The boy stares into his father’s florid face, horrified by the stench and blood.

“We need to get rid of the evidence.”

His father turns back to the deer and drags the oozing body into the brush. He frantically throws rocks and scrub on top of the carcass, burying it in leaves, stones, and dirt.

The boy watches his father lose himself in panic and heap more rocks and dirt with his bare hands onto the cairn. He has never seen him so shattered, so out of his head with fear. Then the boy glances down at himself. Blood covers his shirt front and dots his shoes. He tries to wipe off his shirt, but the blood smears in partially coagulated streaks. His coat sleeves are soaked. He is tainted; he is marked. He is now part of his father’s sin.

“Come on,” his father tells him, picking up his rifle and canteen. “We need to get out of here.”

His father almost runs up the hill to the ridgeline, and the boy struggles to keep up.
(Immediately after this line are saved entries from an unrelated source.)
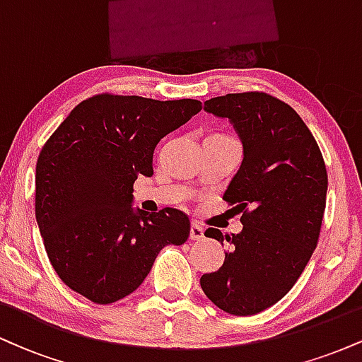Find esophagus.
Wrapping results in <instances>:
<instances>
[{
  "label": "esophagus",
  "instance_id": "34e87169",
  "mask_svg": "<svg viewBox=\"0 0 362 362\" xmlns=\"http://www.w3.org/2000/svg\"><path fill=\"white\" fill-rule=\"evenodd\" d=\"M190 238L192 240H202L204 238V228L199 223L190 224Z\"/></svg>",
  "mask_w": 362,
  "mask_h": 362
}]
</instances>
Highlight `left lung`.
I'll list each match as a JSON object with an SVG mask.
<instances>
[{
	"label": "left lung",
	"instance_id": "1",
	"mask_svg": "<svg viewBox=\"0 0 362 362\" xmlns=\"http://www.w3.org/2000/svg\"><path fill=\"white\" fill-rule=\"evenodd\" d=\"M204 110L231 120L243 161L223 199L242 211L238 235L207 228L230 252L201 288L218 308L248 317L276 305L300 279L317 248L327 202V168L317 141L288 103L264 93H228Z\"/></svg>",
	"mask_w": 362,
	"mask_h": 362
}]
</instances>
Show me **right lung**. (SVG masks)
<instances>
[{
	"mask_svg": "<svg viewBox=\"0 0 362 362\" xmlns=\"http://www.w3.org/2000/svg\"><path fill=\"white\" fill-rule=\"evenodd\" d=\"M192 98L98 93L78 103L40 149L35 218L49 262L69 289L97 305L136 291L165 245H182L190 219L165 207L134 213V182L153 175L161 138L201 112Z\"/></svg>",
	"mask_w": 362,
	"mask_h": 362,
	"instance_id": "add662e5",
	"label": "right lung"
}]
</instances>
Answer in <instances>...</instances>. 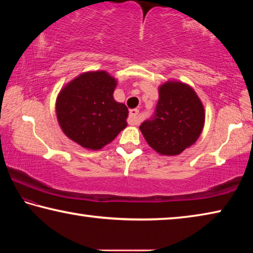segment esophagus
Here are the masks:
<instances>
[{"mask_svg": "<svg viewBox=\"0 0 253 253\" xmlns=\"http://www.w3.org/2000/svg\"><path fill=\"white\" fill-rule=\"evenodd\" d=\"M139 111L138 109H131L129 111V117H128V123L130 125H137V124L140 123V118L138 116Z\"/></svg>", "mask_w": 253, "mask_h": 253, "instance_id": "1", "label": "esophagus"}]
</instances>
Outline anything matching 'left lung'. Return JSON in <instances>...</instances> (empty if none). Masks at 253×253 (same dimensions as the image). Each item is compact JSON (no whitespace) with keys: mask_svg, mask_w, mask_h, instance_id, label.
Returning <instances> with one entry per match:
<instances>
[{"mask_svg":"<svg viewBox=\"0 0 253 253\" xmlns=\"http://www.w3.org/2000/svg\"><path fill=\"white\" fill-rule=\"evenodd\" d=\"M204 122V107L194 89L172 80L160 85L155 115L139 129L154 151L175 156L198 140Z\"/></svg>","mask_w":253,"mask_h":253,"instance_id":"8db88e82","label":"left lung"}]
</instances>
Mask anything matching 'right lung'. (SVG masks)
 Here are the masks:
<instances>
[{
	"mask_svg": "<svg viewBox=\"0 0 253 253\" xmlns=\"http://www.w3.org/2000/svg\"><path fill=\"white\" fill-rule=\"evenodd\" d=\"M117 80L104 70L88 71L68 83L57 97L60 127L75 143L97 151L127 126V107L114 99Z\"/></svg>",
	"mask_w": 253,
	"mask_h": 253,
	"instance_id": "1",
	"label": "right lung"
}]
</instances>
He is afraid his father will leave him behind, lost in the wilderness, and he will face the same fate as the deer at the hands of coyotes attracted by the blood.
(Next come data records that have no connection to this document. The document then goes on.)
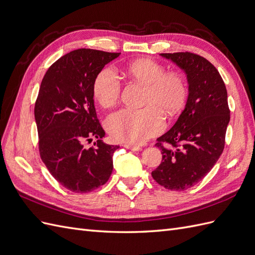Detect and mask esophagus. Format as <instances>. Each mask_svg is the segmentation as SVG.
Wrapping results in <instances>:
<instances>
[{"instance_id": "34e87169", "label": "esophagus", "mask_w": 255, "mask_h": 255, "mask_svg": "<svg viewBox=\"0 0 255 255\" xmlns=\"http://www.w3.org/2000/svg\"><path fill=\"white\" fill-rule=\"evenodd\" d=\"M123 146H125V148H127V149H128V150H132V151H140L141 150L140 146L134 145V144H123Z\"/></svg>"}]
</instances>
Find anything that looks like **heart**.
Here are the masks:
<instances>
[{
  "label": "heart",
  "instance_id": "heart-1",
  "mask_svg": "<svg viewBox=\"0 0 255 255\" xmlns=\"http://www.w3.org/2000/svg\"><path fill=\"white\" fill-rule=\"evenodd\" d=\"M129 80L144 86L143 109H125L114 113L106 120V129L115 140L140 143L164 128L163 114H179L186 102L187 83L179 72H165V68L150 58H140L125 68ZM122 85L111 68L100 72L94 83V97L98 103L109 109L117 104Z\"/></svg>",
  "mask_w": 255,
  "mask_h": 255
}]
</instances>
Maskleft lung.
I'll list each match as a JSON object with an SVG mask.
<instances>
[{
    "mask_svg": "<svg viewBox=\"0 0 255 255\" xmlns=\"http://www.w3.org/2000/svg\"><path fill=\"white\" fill-rule=\"evenodd\" d=\"M187 74L188 99L174 126L157 138L160 165L152 177L167 189L186 190L212 170L225 149L230 121L225 82L213 64L190 52L161 53Z\"/></svg>",
    "mask_w": 255,
    "mask_h": 255,
    "instance_id": "1",
    "label": "left lung"
}]
</instances>
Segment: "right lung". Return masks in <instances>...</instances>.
I'll return each mask as SVG.
<instances>
[{
    "mask_svg": "<svg viewBox=\"0 0 255 255\" xmlns=\"http://www.w3.org/2000/svg\"><path fill=\"white\" fill-rule=\"evenodd\" d=\"M78 49L57 59L45 72L35 103L39 153L59 184L85 194L102 186L113 172L119 145L103 143L105 135L94 103V83L106 64L119 56ZM98 137L96 148L83 143Z\"/></svg>",
    "mask_w": 255,
    "mask_h": 255,
    "instance_id": "add662e5",
    "label": "right lung"
}]
</instances>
His father reaches the ridge first and disappears, and the boy begins to cry. When he crests the hill a few moments later, he sees his father at the truck unloading his gun. They throw their stuff into the bed and open the doors of the vehicle.

“Take off your coat and shirt,” his father commands.

Both take off as much of the blood-stained clothing as possible and still remain clothed. The boy shivers in his undershirt and jeans. He watches his father pull an old paper grocery bag from beneath the seat and stuff all the bloody clothing into it. He wedges it back under the seat, and they leap into the car.

“Don’t say nothing to no one,” the man says as they are rocketing down the dirt road back to the highway. “Don’t say nothing if we are stopped. Don’t tell your mother. Don’t tell your friends. Don’t tell your grandparents, your uncles, anyone.”

“What about the clothes?”

“I’ll take care of those.”

The truck bounces onto the highway and lurches toward home. The boy stares out the window at the trees flying past. At first they seem to float by, but then they become all twisted and skeletal, and the boy feels a heave in his throat.

“I think I’m going to throw up.”

“No you won’t. You will not throw up.”

The boy fights down the nausea. He closes his eyes tight to block out the swirling trees. He tells himself it doesn’t matter. It didn’t happen. When he opens his eyes, he turns toward his father, driving purposely home to civilization. His jaw is tight, his hands grip the steering wheel. He is calm again, focused. He is determined.

The boy stares down at his own hands and sees a smear of coagulated blood across his fingers. It is dry and black and flaky.

All that he knows, all that he believes about his father, his life, has vanished like a wisp of smoke in an azure sky.


6 comments:

vazambam said...

Heartrending, in more ways than one.

Paul L. Martin said...

Thank you, Vazambam. I appreciate the reading.

William Michaelian said...

I agree with Vassilis.

Painfully eloquent, my friend. And further proof that beauty and sorrow walk hand in hand.

Paul L. Martin said...

Thank you, William. Your comment makes me think of the classical image of Ophelia in Hamlet: beauty and sorrow, hand in hand.

Chuma Nwokolo said...

"All that he knows, all that he believes about his father, his life, has vanished like a wisp of smoke in an azure sky."

-the moment of truth that waits in ambush for Everyman. Behind that life defining shot that ends an old life is hidden, either extraordinary courage or unexpected cowardice. There's no telling what will be uncovered, is there? Thanks, Paul for a lovely story.

Paul L. Martin said...

Thank you, Chuma, for your comment. I am still in the process, even in middle age, of discovering whether it is the extraordinary courage of which you speak or the unexpected cowardice that informs my life. It all depends on my mental state and the events of the day, I guess. But the point is, you nailed it. That is what these kinds of adventures teach us.